Every achievement gets a one-line description and an XP value. Descriptions are dry. From the catalog: "Eval pass rate crossed 95%. Most teams plateau before this." Or: "Used --force on a low-confidence dataset import. You knew what you were doing."

Idempotent unlock, deduped toasts

The unlock path is a set-membership test before grant. The same trigger firing twice never double-pays. For repeated continuous events (dataset_import_run, training completes, eval passes), a 30-second per-(project, reason_code) suppress window means rapid-fire events drip XP silently but only emit one toast. We don't want to spam.
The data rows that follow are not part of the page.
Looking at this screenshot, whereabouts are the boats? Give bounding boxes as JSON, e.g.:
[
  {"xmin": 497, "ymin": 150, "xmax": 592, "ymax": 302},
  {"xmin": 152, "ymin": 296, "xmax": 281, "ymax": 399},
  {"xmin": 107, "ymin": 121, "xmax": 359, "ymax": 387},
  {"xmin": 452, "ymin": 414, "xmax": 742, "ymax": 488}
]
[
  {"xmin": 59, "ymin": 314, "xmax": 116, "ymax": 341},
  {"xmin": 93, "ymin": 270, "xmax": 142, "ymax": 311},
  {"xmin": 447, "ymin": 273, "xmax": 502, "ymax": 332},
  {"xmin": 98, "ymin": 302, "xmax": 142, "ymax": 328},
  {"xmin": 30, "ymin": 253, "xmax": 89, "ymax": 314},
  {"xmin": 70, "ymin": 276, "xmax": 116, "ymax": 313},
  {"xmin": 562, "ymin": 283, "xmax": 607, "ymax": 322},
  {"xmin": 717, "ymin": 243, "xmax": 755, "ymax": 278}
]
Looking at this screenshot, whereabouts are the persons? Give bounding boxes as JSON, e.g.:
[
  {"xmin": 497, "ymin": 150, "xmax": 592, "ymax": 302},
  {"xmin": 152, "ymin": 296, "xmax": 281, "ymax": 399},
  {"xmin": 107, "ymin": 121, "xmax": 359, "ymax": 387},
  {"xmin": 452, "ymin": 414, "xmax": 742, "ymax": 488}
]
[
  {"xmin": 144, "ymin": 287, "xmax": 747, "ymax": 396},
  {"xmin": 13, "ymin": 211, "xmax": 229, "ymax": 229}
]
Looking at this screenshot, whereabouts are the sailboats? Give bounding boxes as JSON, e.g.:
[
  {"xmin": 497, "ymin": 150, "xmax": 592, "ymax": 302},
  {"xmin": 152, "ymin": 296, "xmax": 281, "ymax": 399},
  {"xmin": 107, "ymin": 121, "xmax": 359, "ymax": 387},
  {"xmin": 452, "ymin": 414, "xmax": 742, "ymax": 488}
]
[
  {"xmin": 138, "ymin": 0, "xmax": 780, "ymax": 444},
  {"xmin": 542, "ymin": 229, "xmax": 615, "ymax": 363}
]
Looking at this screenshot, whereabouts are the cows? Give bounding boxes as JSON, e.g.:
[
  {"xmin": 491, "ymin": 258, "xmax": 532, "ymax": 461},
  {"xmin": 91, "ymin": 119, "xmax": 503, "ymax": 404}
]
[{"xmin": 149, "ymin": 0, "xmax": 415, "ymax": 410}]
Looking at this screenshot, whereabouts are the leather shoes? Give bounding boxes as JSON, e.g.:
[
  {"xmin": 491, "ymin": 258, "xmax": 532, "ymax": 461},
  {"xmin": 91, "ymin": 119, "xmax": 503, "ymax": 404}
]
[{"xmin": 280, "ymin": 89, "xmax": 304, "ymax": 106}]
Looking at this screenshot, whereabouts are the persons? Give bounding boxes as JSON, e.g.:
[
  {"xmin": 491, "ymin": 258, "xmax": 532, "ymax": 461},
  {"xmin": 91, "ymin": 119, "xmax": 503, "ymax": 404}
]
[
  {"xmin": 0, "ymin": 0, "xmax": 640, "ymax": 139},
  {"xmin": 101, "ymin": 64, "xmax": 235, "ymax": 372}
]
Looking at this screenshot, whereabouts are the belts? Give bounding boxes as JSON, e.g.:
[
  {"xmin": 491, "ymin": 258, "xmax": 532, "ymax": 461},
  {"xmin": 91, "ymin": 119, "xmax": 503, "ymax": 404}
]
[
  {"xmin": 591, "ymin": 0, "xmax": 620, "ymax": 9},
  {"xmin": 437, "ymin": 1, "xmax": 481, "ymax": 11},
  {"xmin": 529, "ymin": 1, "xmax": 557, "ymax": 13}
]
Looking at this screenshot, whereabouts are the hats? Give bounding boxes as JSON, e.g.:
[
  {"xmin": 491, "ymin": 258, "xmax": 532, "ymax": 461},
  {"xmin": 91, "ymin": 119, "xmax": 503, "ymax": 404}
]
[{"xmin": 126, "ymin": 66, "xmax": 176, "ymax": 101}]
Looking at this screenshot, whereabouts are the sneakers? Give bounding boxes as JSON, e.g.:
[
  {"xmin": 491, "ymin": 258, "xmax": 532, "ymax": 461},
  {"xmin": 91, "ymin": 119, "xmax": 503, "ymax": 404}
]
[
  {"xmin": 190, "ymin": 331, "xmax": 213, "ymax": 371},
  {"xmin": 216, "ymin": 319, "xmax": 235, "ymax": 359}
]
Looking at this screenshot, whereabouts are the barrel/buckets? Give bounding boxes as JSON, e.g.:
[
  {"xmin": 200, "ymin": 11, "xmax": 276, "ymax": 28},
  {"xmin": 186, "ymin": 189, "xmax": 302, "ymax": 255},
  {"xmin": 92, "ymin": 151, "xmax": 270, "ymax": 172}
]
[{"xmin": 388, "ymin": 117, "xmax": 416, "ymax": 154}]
What we got right (we think)

Two design choices we're least likely to walk back:

Anchoring achievements to RunEvents, not pageviews. Showing up isn't an achievement. Producing a model that passes 90% F1 is. The XP feedstock is the audit stream because that's where the real work is.
Hidden Discovery tier. When a user stumbles into Night Owl after a late-night training session, the toast lands as a wink, not a tutorial. The hidden tier earns disproportionate engagement — discovery is a stronger signal of mastery than checking off a list.

What we'd still get wrong

If we shipped this for a team product instead of a single-user tool, we'd need to think harder about social comparison. The current design — local-only, no leaderboards — sidesteps the question entirely. The moment achievements become visible to coworkers, "I have to grind X" becomes a real failure mode. We didn't solve that; we deferred it by scoping local.

The other thing we'd be cautious about: making the gamification layer load-bearing. The XP can't be the reason someone trains a better model. It's a small extra signal, not the contract. If we caught ourselves designing the next phase of the actual product around an achievement we wanted to ship, that would be a sign to delete the gamification.